PROVIDED ENTRIES
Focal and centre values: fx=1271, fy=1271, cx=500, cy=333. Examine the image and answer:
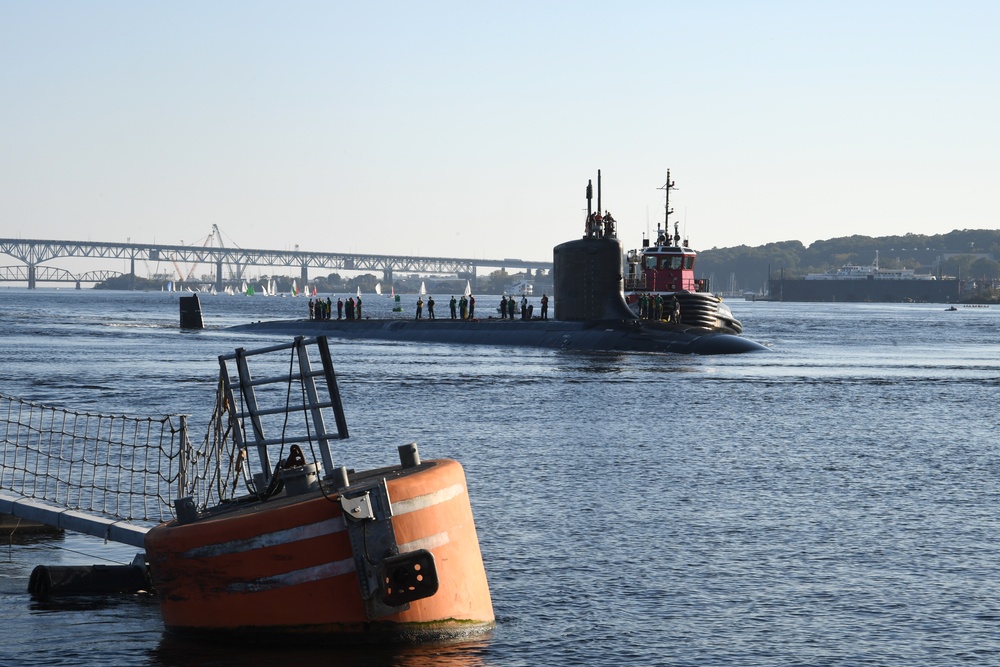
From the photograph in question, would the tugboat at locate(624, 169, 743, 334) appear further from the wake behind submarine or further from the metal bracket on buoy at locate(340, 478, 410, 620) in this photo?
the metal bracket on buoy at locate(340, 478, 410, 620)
---
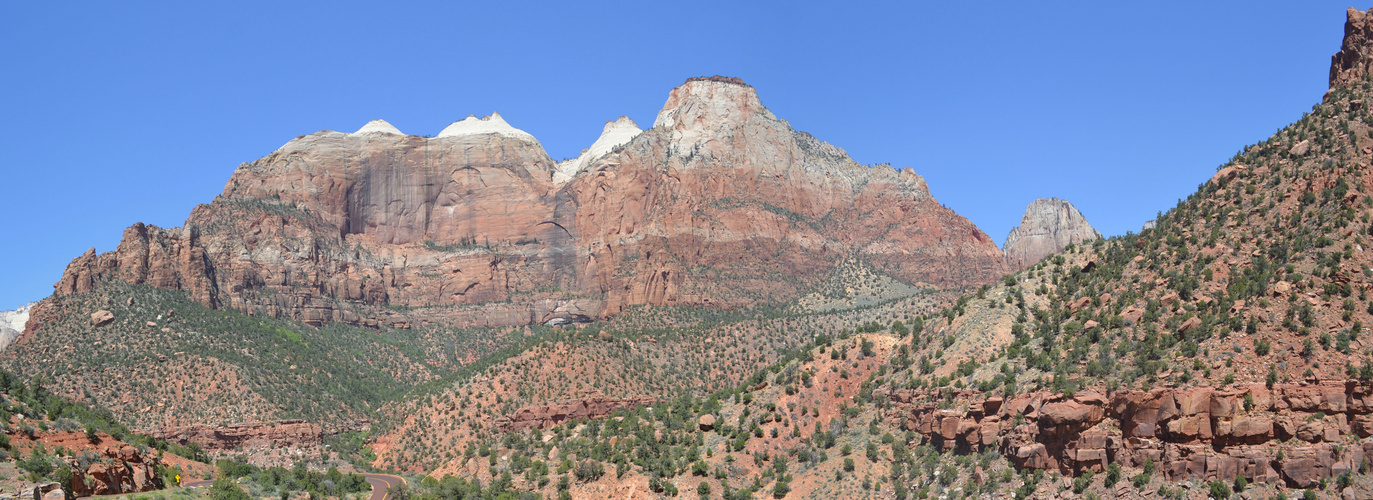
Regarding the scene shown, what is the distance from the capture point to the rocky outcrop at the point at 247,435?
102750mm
---
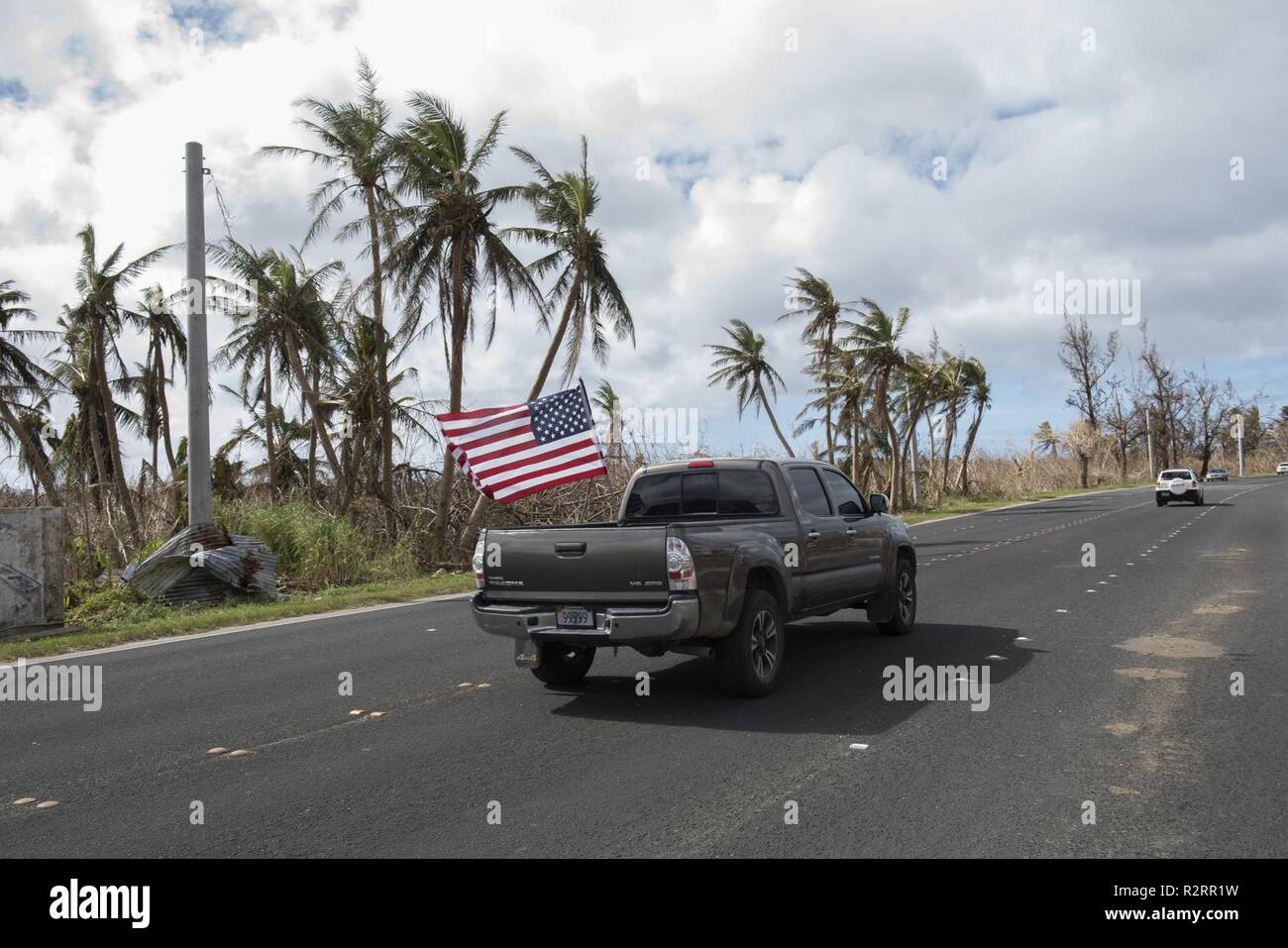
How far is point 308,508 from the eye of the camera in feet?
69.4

WHAT IS BEING ASKED
From the data above, pull out each line that contains the string "locate". Case matters, so a line counts only if its letters match in upper and lower case.

THE OUTPUT
From the photograph in question, would the tugboat at locate(624, 169, 743, 334) appear further from the wake behind submarine or further from the metal bracket on buoy at locate(340, 478, 410, 620) in this photo?
the metal bracket on buoy at locate(340, 478, 410, 620)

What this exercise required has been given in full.